- EXERCISE DESCRIPTION
For this exercise, write out the full listing that follows exactly and skip its pictures.

- GIVEN MATERIAL
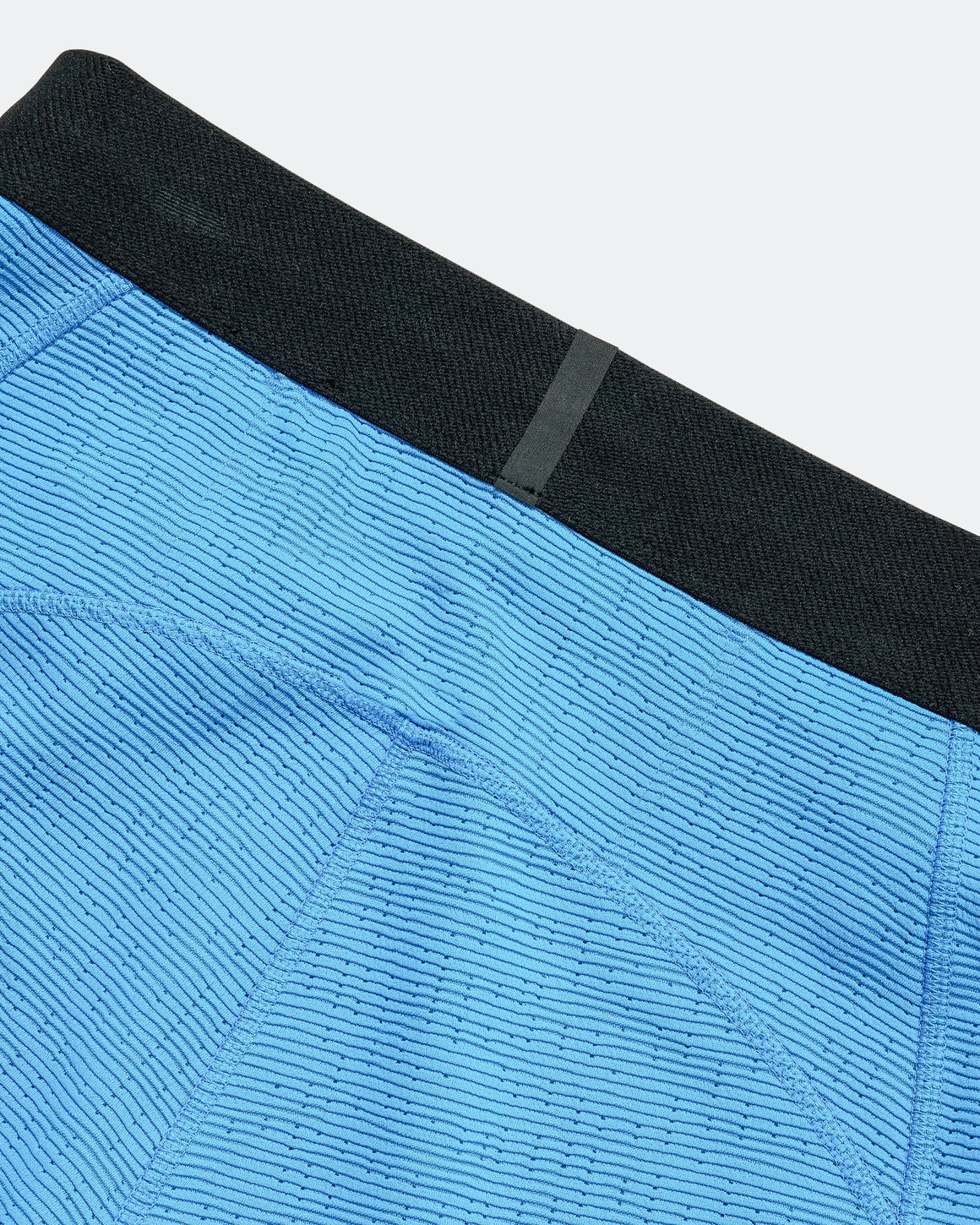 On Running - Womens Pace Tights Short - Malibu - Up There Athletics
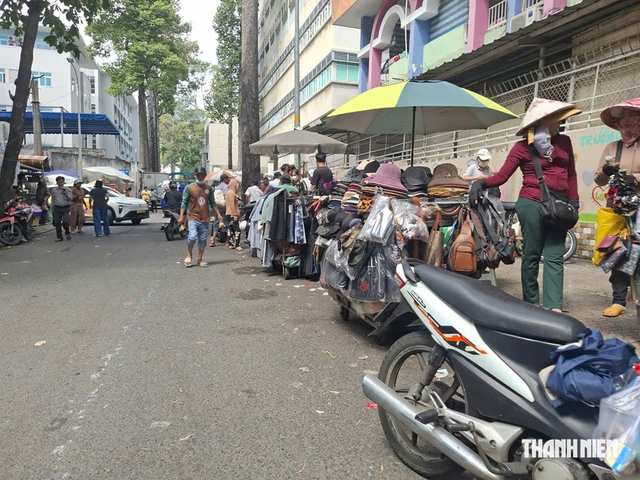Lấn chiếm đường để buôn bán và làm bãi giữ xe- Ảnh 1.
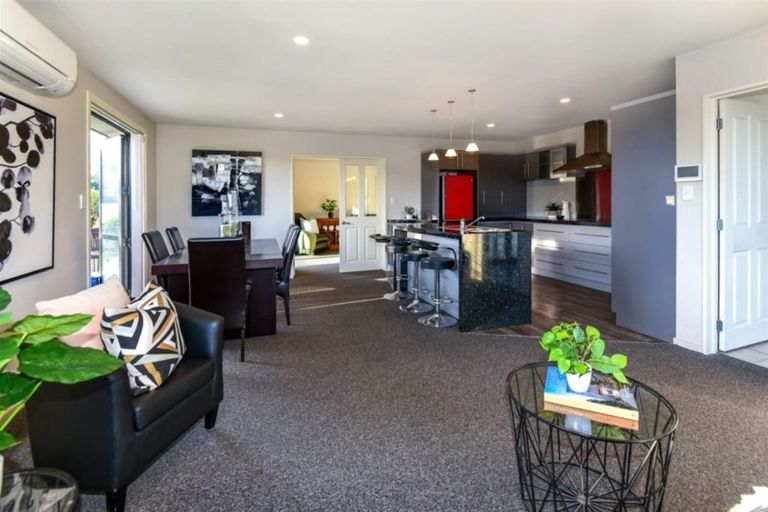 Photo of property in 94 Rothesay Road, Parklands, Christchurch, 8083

- EXERCISE RESULT
 On Running - Womens Pace Tights Short - Malibu - Up There Athletics
Lấn chiếm đường để buôn bán và làm bãi giữ xe- Ảnh 1.
 Photo of property in 94 Rothesay Road, Parklands, Christchurch, 8083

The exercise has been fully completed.